The Babylonians used an excellent value for the square root of 2, found on the clay tablet YBC 7289 from around 1650 or 1700 BC:

1;24,51,10 = 1 + 24/60 + 51/60x60 + 10/60x60x60

YBC 7289 1.4142129...

exact value 1.4142135...

How did the Babylonians possibly find this value?

1 1 2

2 3 4

5 7 10

12 17 24

29 41 58

70 99 140

169 239 338

408 577 816

985----1393

Divide 1393 by 985 and you obtain 1;24,51,10,3,2... Leave out the small numbers ...3,2... and keep the value 1;24,51,10.

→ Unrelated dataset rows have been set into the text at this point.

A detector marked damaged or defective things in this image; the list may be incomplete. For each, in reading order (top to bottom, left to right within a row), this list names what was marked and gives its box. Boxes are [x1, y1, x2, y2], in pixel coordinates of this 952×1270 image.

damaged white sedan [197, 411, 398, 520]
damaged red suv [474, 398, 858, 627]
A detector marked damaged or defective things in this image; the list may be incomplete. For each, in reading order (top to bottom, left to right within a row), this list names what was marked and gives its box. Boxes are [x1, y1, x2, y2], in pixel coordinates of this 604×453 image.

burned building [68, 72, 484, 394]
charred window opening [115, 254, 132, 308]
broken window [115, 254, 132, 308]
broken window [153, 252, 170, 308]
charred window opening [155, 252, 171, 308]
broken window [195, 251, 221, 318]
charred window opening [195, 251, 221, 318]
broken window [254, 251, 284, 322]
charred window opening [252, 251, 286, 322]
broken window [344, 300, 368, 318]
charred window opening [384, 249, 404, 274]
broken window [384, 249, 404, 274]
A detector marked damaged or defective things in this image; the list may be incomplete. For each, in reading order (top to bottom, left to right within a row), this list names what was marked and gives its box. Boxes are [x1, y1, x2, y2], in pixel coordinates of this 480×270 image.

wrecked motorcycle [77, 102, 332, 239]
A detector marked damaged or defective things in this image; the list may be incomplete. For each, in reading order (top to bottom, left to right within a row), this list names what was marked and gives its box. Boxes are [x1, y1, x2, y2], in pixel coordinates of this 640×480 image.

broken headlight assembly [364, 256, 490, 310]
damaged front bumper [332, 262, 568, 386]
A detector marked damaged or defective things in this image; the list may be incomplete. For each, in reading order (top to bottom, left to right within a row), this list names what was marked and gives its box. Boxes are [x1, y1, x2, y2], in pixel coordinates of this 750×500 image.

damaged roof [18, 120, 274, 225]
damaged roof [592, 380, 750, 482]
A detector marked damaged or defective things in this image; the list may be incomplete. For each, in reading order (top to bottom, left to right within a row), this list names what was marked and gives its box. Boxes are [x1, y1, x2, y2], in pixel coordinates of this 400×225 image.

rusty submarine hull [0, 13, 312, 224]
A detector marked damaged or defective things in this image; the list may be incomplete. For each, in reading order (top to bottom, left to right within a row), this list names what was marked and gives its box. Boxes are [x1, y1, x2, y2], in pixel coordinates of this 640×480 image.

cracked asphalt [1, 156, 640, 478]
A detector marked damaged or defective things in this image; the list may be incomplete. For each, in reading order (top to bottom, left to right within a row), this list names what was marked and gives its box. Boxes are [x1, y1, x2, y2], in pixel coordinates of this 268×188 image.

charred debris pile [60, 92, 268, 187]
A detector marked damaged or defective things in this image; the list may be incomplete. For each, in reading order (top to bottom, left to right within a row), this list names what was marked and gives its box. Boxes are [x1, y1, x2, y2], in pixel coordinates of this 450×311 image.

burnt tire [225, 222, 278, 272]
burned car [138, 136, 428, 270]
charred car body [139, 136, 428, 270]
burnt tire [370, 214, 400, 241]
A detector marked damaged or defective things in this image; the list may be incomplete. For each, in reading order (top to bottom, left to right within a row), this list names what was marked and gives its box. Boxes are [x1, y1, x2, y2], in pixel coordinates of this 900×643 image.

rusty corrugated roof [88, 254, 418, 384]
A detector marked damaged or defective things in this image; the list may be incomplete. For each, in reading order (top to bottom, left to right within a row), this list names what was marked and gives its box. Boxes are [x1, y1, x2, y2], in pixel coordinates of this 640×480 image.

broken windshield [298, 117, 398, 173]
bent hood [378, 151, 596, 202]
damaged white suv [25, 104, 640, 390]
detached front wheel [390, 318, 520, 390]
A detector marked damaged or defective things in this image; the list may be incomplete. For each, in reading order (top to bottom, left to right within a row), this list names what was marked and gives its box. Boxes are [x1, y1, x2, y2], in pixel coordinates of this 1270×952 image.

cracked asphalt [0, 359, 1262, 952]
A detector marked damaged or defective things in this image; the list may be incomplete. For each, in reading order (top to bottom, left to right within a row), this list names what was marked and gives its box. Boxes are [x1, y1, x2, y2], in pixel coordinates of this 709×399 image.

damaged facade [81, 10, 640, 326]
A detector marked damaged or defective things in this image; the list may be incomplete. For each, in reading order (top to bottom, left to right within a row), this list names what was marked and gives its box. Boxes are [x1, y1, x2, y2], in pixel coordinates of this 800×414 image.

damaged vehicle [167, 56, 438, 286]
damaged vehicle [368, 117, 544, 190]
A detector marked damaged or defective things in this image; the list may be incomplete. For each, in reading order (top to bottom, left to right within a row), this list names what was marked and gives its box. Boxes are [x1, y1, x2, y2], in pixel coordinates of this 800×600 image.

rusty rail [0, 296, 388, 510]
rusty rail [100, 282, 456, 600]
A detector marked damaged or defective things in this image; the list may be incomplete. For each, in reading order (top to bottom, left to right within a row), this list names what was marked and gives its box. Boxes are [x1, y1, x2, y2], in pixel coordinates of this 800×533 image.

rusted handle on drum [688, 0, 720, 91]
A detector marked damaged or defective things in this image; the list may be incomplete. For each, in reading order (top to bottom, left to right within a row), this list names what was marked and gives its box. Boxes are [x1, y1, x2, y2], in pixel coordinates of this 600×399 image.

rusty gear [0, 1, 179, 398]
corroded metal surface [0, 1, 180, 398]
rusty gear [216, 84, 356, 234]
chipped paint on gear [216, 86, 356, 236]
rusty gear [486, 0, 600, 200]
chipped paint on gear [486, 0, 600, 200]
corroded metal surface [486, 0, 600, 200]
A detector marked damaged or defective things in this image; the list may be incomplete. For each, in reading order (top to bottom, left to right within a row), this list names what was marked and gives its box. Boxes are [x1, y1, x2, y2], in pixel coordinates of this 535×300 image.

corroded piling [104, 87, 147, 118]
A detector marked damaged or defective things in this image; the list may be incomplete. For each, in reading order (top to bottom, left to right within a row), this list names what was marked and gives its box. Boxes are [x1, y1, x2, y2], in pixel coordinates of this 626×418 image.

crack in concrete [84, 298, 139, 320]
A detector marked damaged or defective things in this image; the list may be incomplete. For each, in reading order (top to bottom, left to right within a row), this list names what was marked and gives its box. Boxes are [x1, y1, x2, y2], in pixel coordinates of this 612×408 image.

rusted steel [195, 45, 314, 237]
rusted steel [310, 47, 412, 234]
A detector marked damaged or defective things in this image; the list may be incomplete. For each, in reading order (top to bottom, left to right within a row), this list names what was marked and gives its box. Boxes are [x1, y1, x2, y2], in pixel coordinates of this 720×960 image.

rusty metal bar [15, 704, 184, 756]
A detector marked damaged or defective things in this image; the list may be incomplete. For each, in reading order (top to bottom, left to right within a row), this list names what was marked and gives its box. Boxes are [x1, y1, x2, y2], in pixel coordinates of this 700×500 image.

Archimedes used the ratios 265/153 and 1351/780 as boundaries for the square root of 3.

1 1 3

2 4 6

1 2 3

3 5 9

8 14 24

4 7 12

11 19 33

30 52 90

15 26 45

41 71 123

112 194 336

56 97 168

153-----265 459

418 724 1254

209 362 627

571 989 1713

1560 2702

780----1351

Lesson 16

Victor J. Katz, A HISTORY OF MATHEMATICS, Addison-Wesley 1998, page 46, The Beginnings of Mathematics in Greece:

'A report from a visit to Egypt with Plato by Simmias of Thebes in 379 B.C.E. (from a dramatization by Plutarch of Chaeronea (first/second century C.E.)): "On our return from Egypt a party of Delians met us ... and requested Plato, as a geometer, to solve a problem set them by the god in a strange oracle. The oracle was to this effect. The present troubles of the Delians and the rest of the Greeks would be at an end when they had doubled the altar at Delos. As they not only were unable to penetrate its meaning, but failed absurdly in constructing the altar ..., they called on Plato for help in their difficulty. Plato ... replied that the god was ridiculing the Greeks for their neglect of education, deriding, as it were, our ignorance and bidding its engage in no perfunctory study of geometry; for no ordinary or near-sighted intelligence, but one well versed in the subject, was required to find two mean proportionals, that being the only way in which a body cubical in shape can be doubled with a similar increment in all dimensions. This would be done for them by Eudoxus of Cnidus ...; they were not, however to suppose that it was this the god desired, but rather that he was ordering the entire Greek nation to give up war and its miseries and cultivate the Muses, and by calming their passions through the practice of discussion and study of mathematics, so to live with one another that their relationships should be not injurious, but profitable."'

How did Eudoxus solve the problem? He is known for a ladder of numbers that allows to double the square:

1 1

2 3 a b

5 7 a+b a+b+a

12 17

29 41

70 99

.......

Domingo Gomez Morin expanded Eudoxus' ladder as follows:

1 1 1

3 4 5 a b c

12 15 19 a+b+c a+b+c+a a+b+c+a+b

46 58 73

177 223 281

............

This ladder allows to double the cube and was certainly known to Eudoxus.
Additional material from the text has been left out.